Green shielded wire inner spliced to new signal wire

The same double, stepped stripping is done to the wire that you are splicing so that you have two exposed inner wires separated from the outer shielding braids and the outer insulation so the inner wires can be kept from connecting with the shielding. I used a crimp connector with heat-shrink as the connector and then another piece of heat shrink to slide over the inner wires. You have to remember to put the heat shrink tube on before connecting the wires.

After the signal wires are crimped together and the connector and the heat shrink are sealed up to insulate the center wires from the shielding sleeve, the shielding sleeve is slid over the splice overlapping with the shielding that was exposed with the stepped stripping. I used small zip ties to hold the sleeve in place before pulling the heat shrink tube over the shielding. Otherwise the heat shrink would have caught on the braids and not passed over the entire splice area. This was the part of the project that was difficult in the engine compartment. I used a heat gun to melt the heat shrink and placed a block of wood behind the splice area to protect other wires in the area from the heat. There is a "C" shaped nozzle that goes on the heat gun which makes a little chamber, like the tube of a breaking wave, to heat the single wire, but I do not have one of those. 

Although this did not correct the rich running, this splice is an improvement over what was there before. I am sure that the signal wire is connected from the O2 sensor to the ECU plug and I am sure that the signal wire is not grounding out. I also know that there is some small voltage being generated by the O2 sensor. I only tested with a 10 volt range on an analog meter that I keep in the van and that is not low enough to show the 0.5 to 1.0 voltage ranges and fluctuations that I should be seeing.
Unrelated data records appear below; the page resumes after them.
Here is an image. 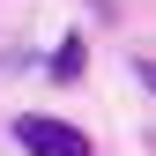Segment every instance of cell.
Instances as JSON below:
<instances>
[{"label":"cell","mask_w":156,"mask_h":156,"mask_svg":"<svg viewBox=\"0 0 156 156\" xmlns=\"http://www.w3.org/2000/svg\"><path fill=\"white\" fill-rule=\"evenodd\" d=\"M15 141H23L30 156H97L89 134L67 126V119H52V112H23V119H15Z\"/></svg>","instance_id":"6da1fadb"},{"label":"cell","mask_w":156,"mask_h":156,"mask_svg":"<svg viewBox=\"0 0 156 156\" xmlns=\"http://www.w3.org/2000/svg\"><path fill=\"white\" fill-rule=\"evenodd\" d=\"M134 82H141V89L156 97V60H149V52H141V60H134Z\"/></svg>","instance_id":"3957f363"},{"label":"cell","mask_w":156,"mask_h":156,"mask_svg":"<svg viewBox=\"0 0 156 156\" xmlns=\"http://www.w3.org/2000/svg\"><path fill=\"white\" fill-rule=\"evenodd\" d=\"M82 67H89V45H82V30L60 37V52H52V82H82Z\"/></svg>","instance_id":"7a4b0ae2"}]
</instances>
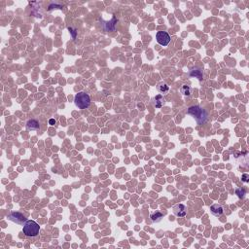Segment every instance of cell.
<instances>
[{"label":"cell","mask_w":249,"mask_h":249,"mask_svg":"<svg viewBox=\"0 0 249 249\" xmlns=\"http://www.w3.org/2000/svg\"><path fill=\"white\" fill-rule=\"evenodd\" d=\"M210 211L211 213L214 216L216 217H219V216H221L223 214V212H224V208H223V206L221 204H212L210 206Z\"/></svg>","instance_id":"52a82bcc"},{"label":"cell","mask_w":249,"mask_h":249,"mask_svg":"<svg viewBox=\"0 0 249 249\" xmlns=\"http://www.w3.org/2000/svg\"><path fill=\"white\" fill-rule=\"evenodd\" d=\"M9 218H10L11 221L15 222L16 224H20V225L26 222V217L23 216L22 213H19V212H13V213H11V214L9 215Z\"/></svg>","instance_id":"8992f818"},{"label":"cell","mask_w":249,"mask_h":249,"mask_svg":"<svg viewBox=\"0 0 249 249\" xmlns=\"http://www.w3.org/2000/svg\"><path fill=\"white\" fill-rule=\"evenodd\" d=\"M157 42L162 46H168L170 42V36L165 31H158L156 34Z\"/></svg>","instance_id":"277c9868"},{"label":"cell","mask_w":249,"mask_h":249,"mask_svg":"<svg viewBox=\"0 0 249 249\" xmlns=\"http://www.w3.org/2000/svg\"><path fill=\"white\" fill-rule=\"evenodd\" d=\"M150 218H151L152 222L158 223V222H160L163 219V213H161L160 211H155V212L151 213Z\"/></svg>","instance_id":"8fae6325"},{"label":"cell","mask_w":249,"mask_h":249,"mask_svg":"<svg viewBox=\"0 0 249 249\" xmlns=\"http://www.w3.org/2000/svg\"><path fill=\"white\" fill-rule=\"evenodd\" d=\"M191 75H192V76L196 75V76L198 77V79H199V80H201V78H203V73H201L200 70H193L192 72H191Z\"/></svg>","instance_id":"4fadbf2b"},{"label":"cell","mask_w":249,"mask_h":249,"mask_svg":"<svg viewBox=\"0 0 249 249\" xmlns=\"http://www.w3.org/2000/svg\"><path fill=\"white\" fill-rule=\"evenodd\" d=\"M49 124H52V126H54V124H56V120H55V119H51V120L49 121Z\"/></svg>","instance_id":"2e32d148"},{"label":"cell","mask_w":249,"mask_h":249,"mask_svg":"<svg viewBox=\"0 0 249 249\" xmlns=\"http://www.w3.org/2000/svg\"><path fill=\"white\" fill-rule=\"evenodd\" d=\"M39 128H40L39 123L36 120H29L26 123V128L28 130H37L39 129Z\"/></svg>","instance_id":"ba28073f"},{"label":"cell","mask_w":249,"mask_h":249,"mask_svg":"<svg viewBox=\"0 0 249 249\" xmlns=\"http://www.w3.org/2000/svg\"><path fill=\"white\" fill-rule=\"evenodd\" d=\"M157 90L161 93H167L169 91V86L164 82H161L157 85Z\"/></svg>","instance_id":"9c48e42d"},{"label":"cell","mask_w":249,"mask_h":249,"mask_svg":"<svg viewBox=\"0 0 249 249\" xmlns=\"http://www.w3.org/2000/svg\"><path fill=\"white\" fill-rule=\"evenodd\" d=\"M23 234H25L26 236H30V238H33V236H36L39 234L40 231V226L32 220H27L25 224H23Z\"/></svg>","instance_id":"7a4b0ae2"},{"label":"cell","mask_w":249,"mask_h":249,"mask_svg":"<svg viewBox=\"0 0 249 249\" xmlns=\"http://www.w3.org/2000/svg\"><path fill=\"white\" fill-rule=\"evenodd\" d=\"M74 102H75V105L78 108L86 109L91 104V98H90V97H89L88 93H86L84 92H80L75 96Z\"/></svg>","instance_id":"3957f363"},{"label":"cell","mask_w":249,"mask_h":249,"mask_svg":"<svg viewBox=\"0 0 249 249\" xmlns=\"http://www.w3.org/2000/svg\"><path fill=\"white\" fill-rule=\"evenodd\" d=\"M248 178H249V175L248 174H243L242 175V177H241V179H242V181L243 182H248Z\"/></svg>","instance_id":"9a60e30c"},{"label":"cell","mask_w":249,"mask_h":249,"mask_svg":"<svg viewBox=\"0 0 249 249\" xmlns=\"http://www.w3.org/2000/svg\"><path fill=\"white\" fill-rule=\"evenodd\" d=\"M154 100H155V102H154V106H156L157 108H161L165 102V100H164V97L162 96V94H158L157 97H155Z\"/></svg>","instance_id":"30bf717a"},{"label":"cell","mask_w":249,"mask_h":249,"mask_svg":"<svg viewBox=\"0 0 249 249\" xmlns=\"http://www.w3.org/2000/svg\"><path fill=\"white\" fill-rule=\"evenodd\" d=\"M187 113L189 115L193 116L194 119L197 121V123L199 124H204L206 122V120H207V113H206V111L204 108H201L200 106H198V105L191 106V107L188 109Z\"/></svg>","instance_id":"6da1fadb"},{"label":"cell","mask_w":249,"mask_h":249,"mask_svg":"<svg viewBox=\"0 0 249 249\" xmlns=\"http://www.w3.org/2000/svg\"><path fill=\"white\" fill-rule=\"evenodd\" d=\"M174 215L177 217H184L187 214V207L184 204H176L172 207Z\"/></svg>","instance_id":"5b68a950"},{"label":"cell","mask_w":249,"mask_h":249,"mask_svg":"<svg viewBox=\"0 0 249 249\" xmlns=\"http://www.w3.org/2000/svg\"><path fill=\"white\" fill-rule=\"evenodd\" d=\"M236 195H238L239 198H243L244 195H245V192L243 191V190H241V189H238V190H236Z\"/></svg>","instance_id":"5bb4252c"},{"label":"cell","mask_w":249,"mask_h":249,"mask_svg":"<svg viewBox=\"0 0 249 249\" xmlns=\"http://www.w3.org/2000/svg\"><path fill=\"white\" fill-rule=\"evenodd\" d=\"M181 93H182L183 96H185V97H191V94H192V88L190 87V86H187V85L182 86Z\"/></svg>","instance_id":"7c38bea8"}]
</instances>
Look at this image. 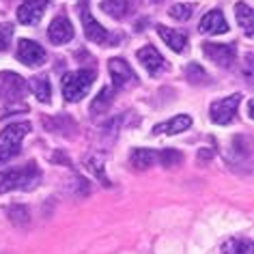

I have read that the default message if the O2 sensor is disconnected tells the engine to run on the rich side. So hopefully I am getting a voltage up on the high end which could point me to another cause, like leaky injectors, for the rich running.






Thursday, February 11, 2016

I may have solved the puzzle of my running problems. More than two years ago, a great person from the Full Moon Bus Club lent me a distributor to help diagnose a problem. The van ran well with the loaner so I ordered a rebuilt from the guy in Pennsylvania. Needless to say, I did not have the same results with the rebuilt distributor and figured it must be vacuum leaks or throttle position switch or air flow meter or fuel pressure and on and on.

Symptoms were that van would start and idle but as soon as I cracked the throttle it would hesitate and bog and miss. It would run OK at wide open throttle.

Turns out that the re-builder used two different sized springs on the centrifugal advance counter weights. The effect was that there was no resistance at all from one spring. As soon as the RPM's started up, the distributor went full advance.


I had a ridiculous and completely unsatisfactory response from the company I bought the distributor from. If you look carefully at the top spring in the picture, you can see where the bail of the spring on the right side does not touch the shaft. Also, compared to the bottom spring, the top spring smaller gauge wire. I bent the bail to shorten it and problems went away. Sort of.

When I reassembled the distributor, which had no shims and might not have had the key-way pin that locks the trigger wheel into place. Whatever I used as a substitute key-way pin fell out or got chewed up. I redid that with a pin cut from a nail that fit fairly snugly in the slot and so far so good.